SINGAPORE (Reuters) - Refiners across Asia are cranking up output to send fuel to the United States, where fallout from Hurricane Harvey has left around a quarter of the nation’s refineries shut down.
The storm, which hit Texas a week ago as a hurricane and moved on to Louisiana, has caused historic floods and forced the closure of about a quarter of U.S. refining capacity, equal to about 4.5 million barrels per day (bpd) in output.
The resulting supply crunch has caused prices to spike - in gasoline, diesel, jet fuel and other fuels - and not just in the United States.
Attracted by soaring refining margins, known as crack spreads in the industry, Asian fuel makers from Singapore to South Korea have ramped up operating rates to sell as many cargoes as possible to the United States.
“With crack spreads blowing out, the U.S. is going to need products ... so Asian and other refiners are going to have to ramp up runs,” said Tony Nunan, oil risk manager at Mitsubishi Corp (8058.T) in Tokyo.

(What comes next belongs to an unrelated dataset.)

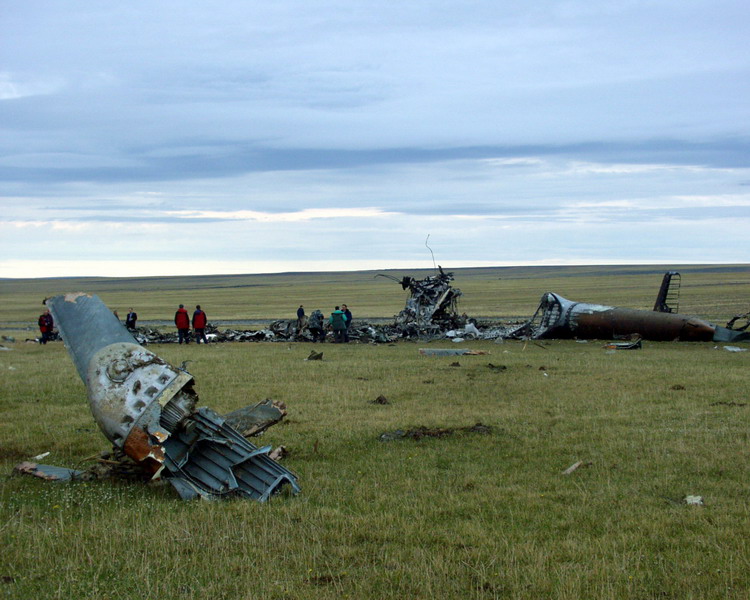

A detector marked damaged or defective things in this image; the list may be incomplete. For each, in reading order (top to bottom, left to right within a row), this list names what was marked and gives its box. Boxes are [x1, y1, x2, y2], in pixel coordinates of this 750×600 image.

burned wreckage [43, 292, 300, 500]
crashed helicopter [44, 292, 300, 500]
burnt airframe [45, 292, 300, 500]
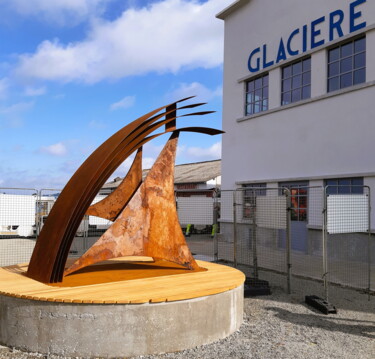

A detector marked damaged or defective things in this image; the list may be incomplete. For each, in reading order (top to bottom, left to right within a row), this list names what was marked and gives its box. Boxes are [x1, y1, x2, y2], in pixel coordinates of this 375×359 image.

Most refiners in Asia have a policy of not commenting on operations, but refinery sources across the region said their plants were maximising runs to reap profits from higher fuel prices and to sell to the United States.
“Everybody is looking for cargoes. It’s a good money-making opportunity, so we will sell whatever we have after leaving sufficient supplies to meet domestic demand,” said an official at Taiwan’s CPC Corp.
Singapore refinery margins DUB-SIN-REF, a benchmark for Asia, have jumped by around a third since Harvey made landfall last Friday to $10.60 a barrel, the highest since January 2016 and the highest for this time of year in a decade.
Sources at Singapore Refining Company (SRC) said they were sending spare cargoes to the United States, and a source from a Thai refiner said its plant is maximising output in response to the jump in refining margins.
“It’s a great opportunity to sell fuel that has sat in storage during the last few years of oversupply,” one trader with another refinery in Singapore said.
In China, where the fuel export market is tightly regulated, state oil refiners are seeking extra oil-product export quotas for the fourth quarter to profit from the higher margins and to offload a domestic surplus.
Analysts say fuel prices will remain elevated for some time as damaged U.S. refineries are repaired and fuel shipments cross from Europe and Asia to the United States.
U.S. bank Goldman Sachs said this week that many U.S. refineries could take months to repair flood damage and become operational again.
“The price (for fuels) will continue to be supported until flows are reinstated or imports from Europe and elsewhere pick up,” said Ole Hansen, head of commodity strategy at Denmark’s Saxo Bank.
Even refiners without the capacity to send cargoes to the United States are reaping benefits from the supply crunch caused by Harvey.
“We were running at maximum capacity even before the Hurricane, so we don’t really have much room to boost our capacity ... but we expect our profitability to improve,” said a source at SK Innovation (096770.KS), parent company of South Korea’s top refiner SK Energy.
Shares prices for several major Asian refiners, such as SK Innovation and fellow South Korean S-Oil Corp (010950.KS), have climbed to six-year highs this week as higher margins boosted profit potential. Thailand’s Thai Oil (TOP.BK) climbed to its highest in nearly 10 years, while Taiwan’s Formosa Petrochemical (6505.TW) also rallied.